From all the ones I’ve checked out, they’ve all been really good and would love to find more. I know a few below are on YouTube, too.
-Fat City
-Minnie And Moskowitz
-The Visitors
-The Blue Motel
-Wanda
and “Les Chat” (The Cat) from France, featuring Jean Gabin and Simona Signoret
Some are very low-budget (maybe all), but it features some fine acting, script, and the general story… Some don’t have much movement, some take place in one setting. By the mid-70s, it got stylized with “Taxi Driver” and seemed to have died down since in favor of blockbusters, instead of the more personal movie.
Does anyone have any favorites or recommendations?
I don’t know any of the films you listed, but I do know Taxi Driver, and I think that French Connection is a very gritty predecessor. I can’t judge how realistic it was.

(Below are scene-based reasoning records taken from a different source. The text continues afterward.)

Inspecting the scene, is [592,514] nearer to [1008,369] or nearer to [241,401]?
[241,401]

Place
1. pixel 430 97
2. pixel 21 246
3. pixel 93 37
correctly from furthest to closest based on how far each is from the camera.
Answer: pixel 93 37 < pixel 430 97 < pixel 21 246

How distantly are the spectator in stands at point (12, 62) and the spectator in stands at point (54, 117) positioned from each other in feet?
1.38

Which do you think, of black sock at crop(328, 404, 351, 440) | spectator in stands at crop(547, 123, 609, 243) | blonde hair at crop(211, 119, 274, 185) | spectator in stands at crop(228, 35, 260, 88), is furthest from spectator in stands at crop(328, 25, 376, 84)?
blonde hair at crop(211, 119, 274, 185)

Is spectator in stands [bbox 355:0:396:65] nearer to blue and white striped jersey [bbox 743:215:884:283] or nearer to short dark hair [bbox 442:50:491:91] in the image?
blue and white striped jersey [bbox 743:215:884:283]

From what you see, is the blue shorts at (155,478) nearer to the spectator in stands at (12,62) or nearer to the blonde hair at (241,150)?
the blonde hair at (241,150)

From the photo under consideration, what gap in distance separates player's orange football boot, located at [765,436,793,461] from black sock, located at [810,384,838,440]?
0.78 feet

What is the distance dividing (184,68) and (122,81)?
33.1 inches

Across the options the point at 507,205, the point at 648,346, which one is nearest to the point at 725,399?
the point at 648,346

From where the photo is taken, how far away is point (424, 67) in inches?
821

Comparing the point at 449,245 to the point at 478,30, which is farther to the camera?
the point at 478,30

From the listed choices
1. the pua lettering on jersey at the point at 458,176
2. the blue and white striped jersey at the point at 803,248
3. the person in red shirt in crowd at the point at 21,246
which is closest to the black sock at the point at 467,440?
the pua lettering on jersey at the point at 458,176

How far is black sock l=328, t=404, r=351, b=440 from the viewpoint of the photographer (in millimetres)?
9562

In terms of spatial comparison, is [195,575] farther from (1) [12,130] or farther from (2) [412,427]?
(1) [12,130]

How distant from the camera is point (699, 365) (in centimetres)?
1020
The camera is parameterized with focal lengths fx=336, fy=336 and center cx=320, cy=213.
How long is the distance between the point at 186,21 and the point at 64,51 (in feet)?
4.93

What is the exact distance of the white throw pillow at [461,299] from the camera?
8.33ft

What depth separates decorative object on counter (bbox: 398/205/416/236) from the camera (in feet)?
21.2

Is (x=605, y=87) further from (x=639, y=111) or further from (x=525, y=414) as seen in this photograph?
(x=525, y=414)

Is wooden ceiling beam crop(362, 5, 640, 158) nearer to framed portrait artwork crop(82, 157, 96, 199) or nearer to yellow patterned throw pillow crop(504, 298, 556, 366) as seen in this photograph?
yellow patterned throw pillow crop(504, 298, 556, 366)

Not sure if these are what you’re looking for, but what comes to mind: Bless the Beasts and Children not really a “feel good” kids adventure movie. Vanishing Point (original, not the remake). Yes, essentially a cross-country chase movie, but nothing like “Smokey and the Bandit” Hard Times Charles Bronson as a badass, but not really a “hero”. Survival during the depression. Chato’s Land Bronson again, but as an indian badass. Quite a twist on the typical western.
Cops and Robbers (1973) - I had to settle for a TV-frame copy on DVD but that’s better than nothing. Fantastic buddy cop/caper movie.
Big budget and very well known but IMO it’s hard to beat Dog Day Afternoon (1975) for gritty, natural, realistic mid-70s excellence.
Kill the Moonlight (1994) is just something completely in it’s own era. It’s from 1994 but somehow manages to look, sound and feel as tho it were shot in a bizarre alternate-futuristic 1971 and sat in a can in someone’s closet for 20+ years.
You should check out John Cassavetes’ other movies from this period: Faces (1968), Husbands (1970), A Woman Under the Influence (1974), and The Killing of a Chinese Bookie (1976).
THE TAKING OF PELHAM ONE TWO THREE (1974). Gritty New York City drama, a similar feel to THE FRENCH CONNECTION, in which a New York train is taken hostage.
Short Eyes, an adaptation of a play by Miguel Piñero, taking place entirely in the notorious Manhattan jail known as “The Tombs.” It doesn’t get more “70s hard” than Short Eyes. It has a phenomenal soundtrack by Curtis Mayfield (who also appears in it as one of the prisoners) and some remarkable acting performances full of swaggering menace. Just know, there are some exceptionally disturbing scenes in it. You’ve been duly warned.
I once said that The Friends of Eddie Coyle was the last un-self-consciously film noir. After that, we have neo-noir movies that are aware of being part of the noir genre.
Oh I have, thank you, and every other Cassavetes’ movie
“Payday” is on YouTube in full, as is one of my favorite movies, “MIkey and Nicky”… “Stroszek” is a fine movie, too.